Metrics-oriented thinking is key to continuous improvement – and a core tenant of any agile or DevOps philosophy. Metrics are factual and once agreed upon, these facts are used to drive discussions and methods. They also allow for a collaborative effort to execute decisions that contribute towards business outcomes.
DevOps, although becoming a commonly used job title, is not a role or person and there is no playbook or rule set to follow. Instead, DevOps is a philosophy which spans people, process, and technology. The goal is releasing better software more rapidly, and keeping said software up and running by joining development and operational responsibilities together.

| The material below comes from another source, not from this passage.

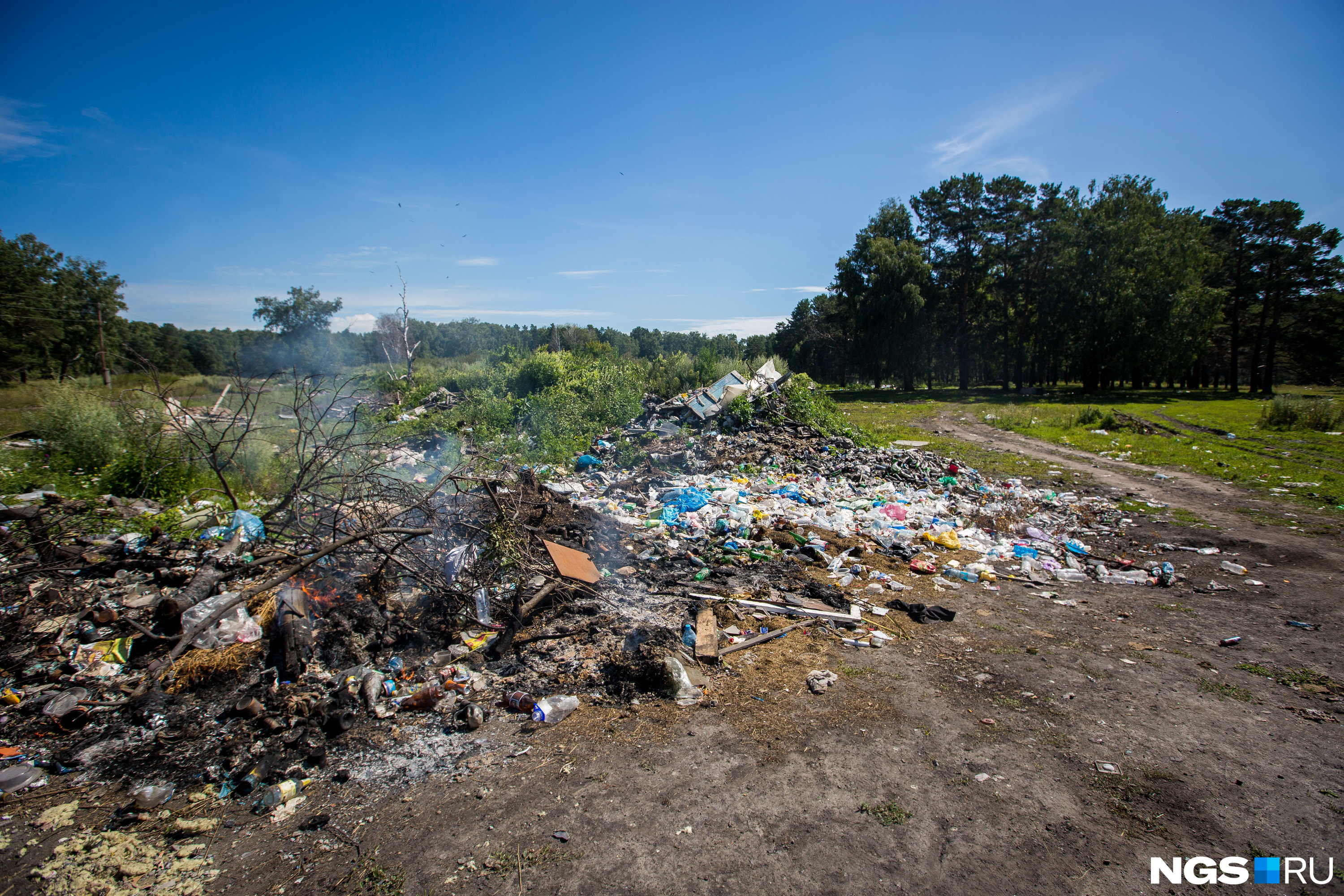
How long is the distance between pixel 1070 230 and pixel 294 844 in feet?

Additionally, DevOps aims to improve business outcomes, but there are challenges in selecting the right metrics and collecting the metric data. Continuous improvement requires continuous change, measurement, and iteration. What’s more, the agreed-upon metrics drive this cycle, but also create insights for the broader organization.
Data-Driven DevOps
A successful DevOps transformation focuses on a couple areas. To start, a culture change is needed between development and operations teams. Another core tenant of DevOps is measurement. In order to accomplish a true DevOps transformation, it’s important to measure the current situation and regularly review metrics which indicate improvement or degradation. One of the core tenants of DevOps is measurement, and using said measurements as facts when driving decision making. These metrics should span several areas which may have been considered disjointed in the past.
To help DevOps teams think of possible metrics and how these metrics relate to key initiatives, Gartner recently released this useful metrics pyramid for DevOps:
Many of these metrics span development, operations, and most importantly – the business. They measure efficiency, quality, and velocity. However, Gartner points out that the hardest part is often defining what we can collect, take action upon, audit, and use to drive a lifecycle.
The second challenge (which Gartner does not discuss) is how these metrics should be linked together to offer meaningful insights. If the metrics do not allow linkage between a release and business performance, attribution gaps remain. And unfortunately, many enterprises today analyze metrics that have a lack of linkage or relationship between them.
To help with these relationships, context is critical. Without context, metrics can be open to interpretation, especially as you move up the Gartner pyramid. So it’s crucial to be able to link metrics together and attribute earnings or cash flow with a release or change that represents improvements in the application.
Additionally, metrics should be able to drive visibility inside the application without creating an additional burden for developers. With automated instrumentation, metric data can be produced consistently and comprehensively across all teams. This is extremely beneficial as many teams have different ways of collecting data, which can traditionally lead to inconsistencies. Consistent measurements should always be obtained from the application components and desired business outcomes of the application.